Speed-reading fiction
As I reflected on my first month of speed reading, I wrote that I thought that speed-reading perhaps wasn’t suitable for fiction. I had tried speed-reading a quite poetic and unpredictable book, with limited success. This weekend I picked up Erlend Loe’s Naïve Super (the Swedish translation) that my girlfriend gave me as I turned thirty.
I had just read a book by Tony Buzan that Mattias borrowed to me, Use Your Head (out of print, I think), in which he briefly explains mind-mapping, speed-reading, study techniques, etc. Anyway, he suggested that you when you are studying and are about to read a book, decide how much time you are going to spend on it. As I was about to start reading Naïve Super (which I liked a lot, by the way), I thought that I should read it in two days. It wasn’t anything I committed myself to, though.

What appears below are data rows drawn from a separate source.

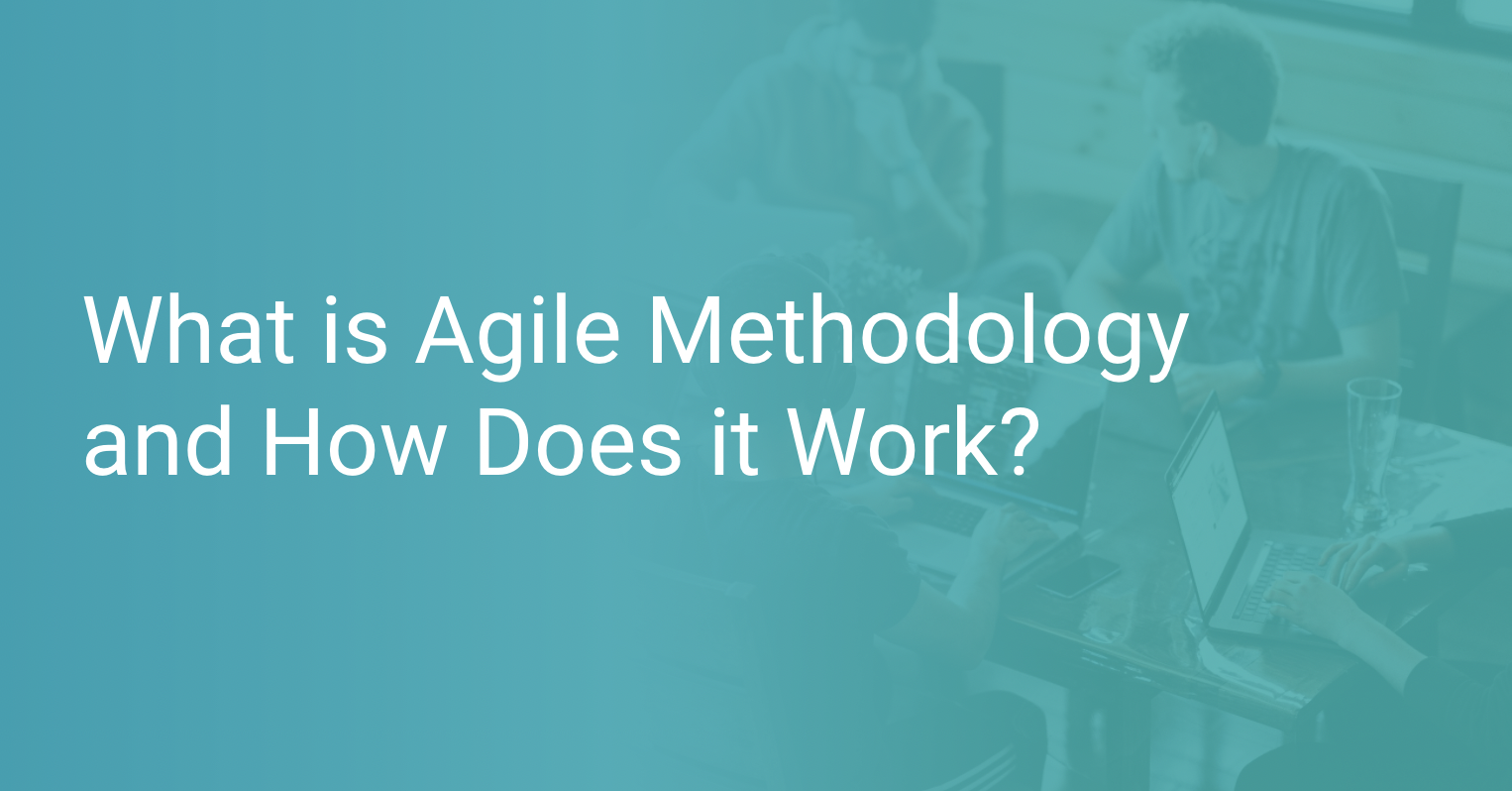 What is Agile Methodology and How Does it Work?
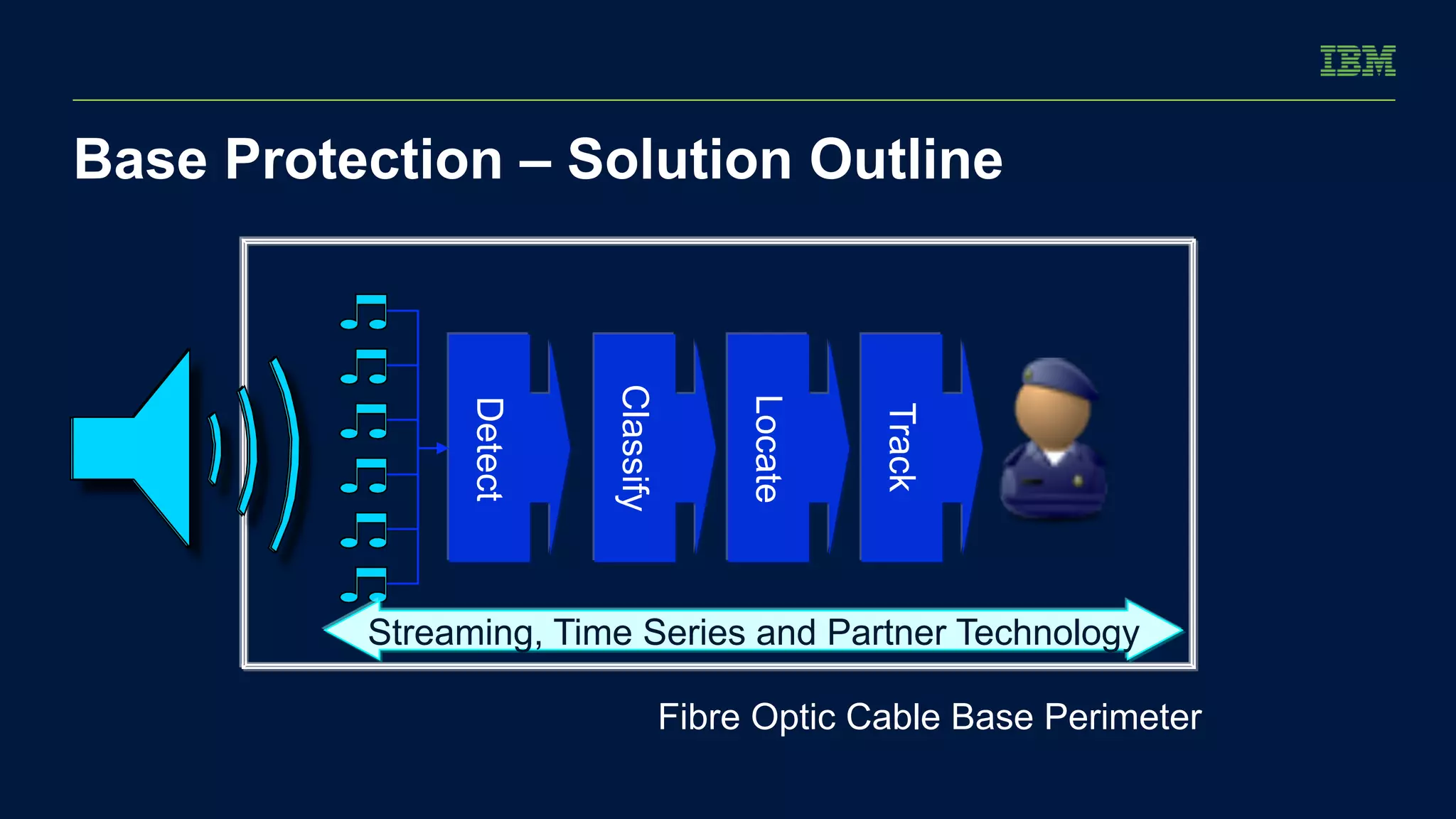 IBM

Base Protection – Solution Outline

Detect

Classify

Locate

Track

Streaming, Time Series and Partner Technology

Fibre Optic Cable Base Perimeter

And it took two days; I read half of it on Saturday, and the other half on Sunday. Well, it didn’t take two full days – it felt more like two hours, and the rest of the time I spent with my daughter. My fear regarding speed-reading fiction was that I wouldn’t pick up the feelings that the words convey, that I would merely register the key words and therefore read only a skeleton of the book. But that didn’t happen. It was like when I usually read fiction, but without my pace getting slower and slower and with the last chapters being a struggle.
It may be that Naïve Super is more easily read than other books. It may also be that the speed is lower than for speed-reading in general. I’m not that interested in measuring my words per minute, neither for fiction nor for non-fiction. As long as the pace feels good, I’m happy. As for non-fiction, I feel that I currently read at a pace that is near the pace of my understanding.
Update: Niklas writes (in Swedish) that Use Your Head isn’t out of print. Amazon.co.uk has it for immediate delivery. Thanks!